» **SOURCE PASSAGE**:
=-=-=

Harry Potter and the Deathly Hallows Part 1 (2010)

Directed by: David Yates

Premise: A first half of the final story in the Harry Potter series. Harry (Daniel Radcliffe), Hermione (Emma Watson), and Ron (Rupert Grint) search for the Horcruxes that are the source of Voldemort‘s power. 

What Works: Harry Potter and the Deathly Hallows Part 1 continues the complexity and maturity that the series has demonstrated in its second half. Those who have followed the series all the way through will be rewarded with some call backs of familiar characters, props, and situations. Where the series has gradually shed the scholastic settings of Hogwarts, The Deathly Hallows Part 1 rejects them almost completely. Harry, Ron, and Hermione spend a lot of their time on the run from Voldemort’s agents and a lot of the film takes place in the woods where the young adults ponder the future and exhibit weariness for the life and death struggle they’ve been engaged with for the past six films.

=-=-=

» **THE DATA**:
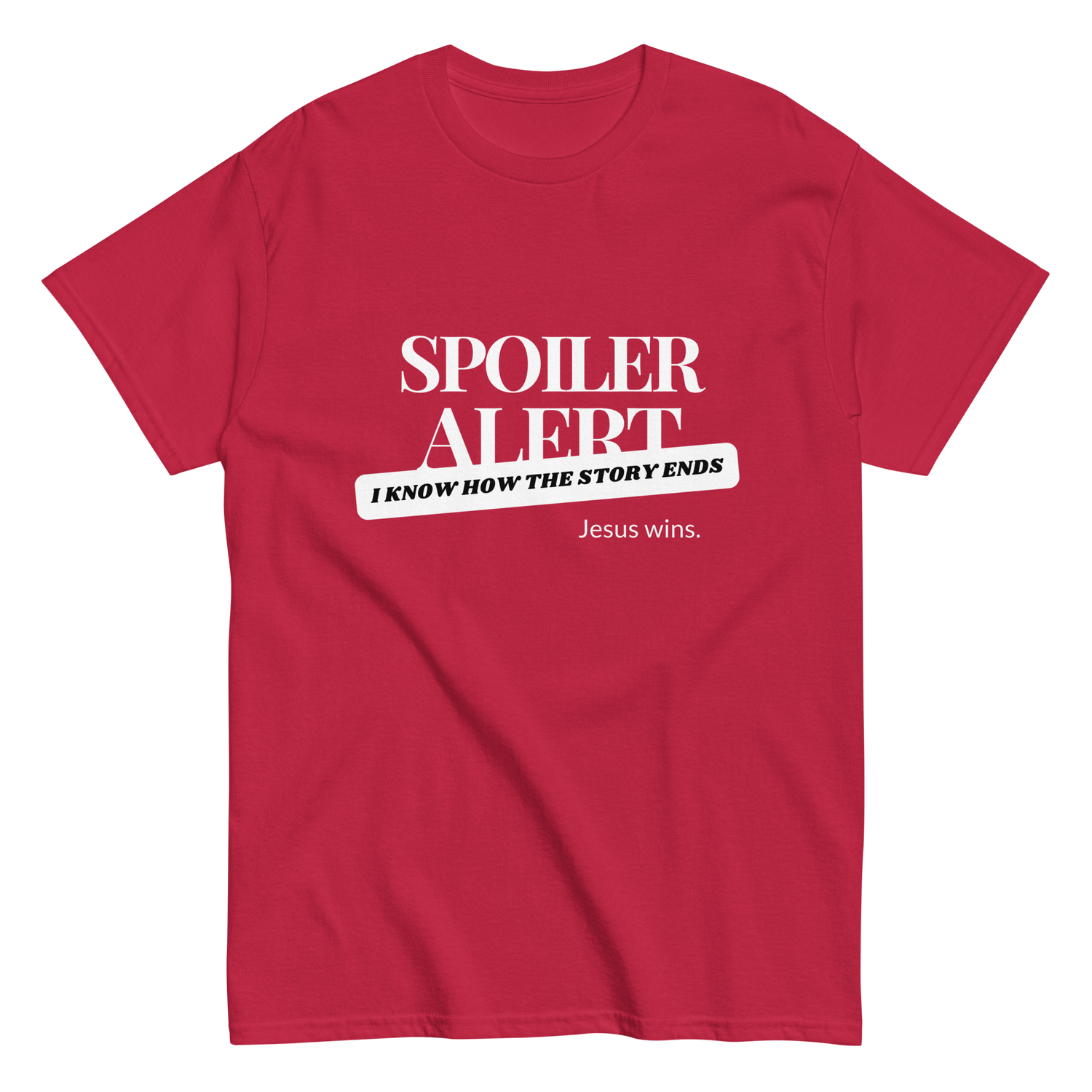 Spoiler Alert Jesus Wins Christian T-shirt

=-=-=

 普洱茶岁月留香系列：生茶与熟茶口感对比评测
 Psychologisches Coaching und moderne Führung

=-=-=

» **WHAT YOU WILL DO**:
1) List every actor the film review names in parentheses after a character.
2) Retype the film review from "Harry Potter and the Deathly Hallows Part 1 (2010)" to "of Voldemort‘s power." without changing a word.
The entries are separate material and have no connection to the film review.

» **OUTPUTS FOR THE TASKS**:
1) Daniel Radcliffe, Emma Watson, Rupert Grint

2)
Harry Potter and the Deathly Hallows Part 1 (2010)

Directed by: David Yates

Premise: A first half of the final story in the Harry Potter series. Harry (Daniel Radcliffe), Hermione (Emma Watson), and Ron (Rupert Grint) search for the Horcruxes that are the source of Voldemort‘s power.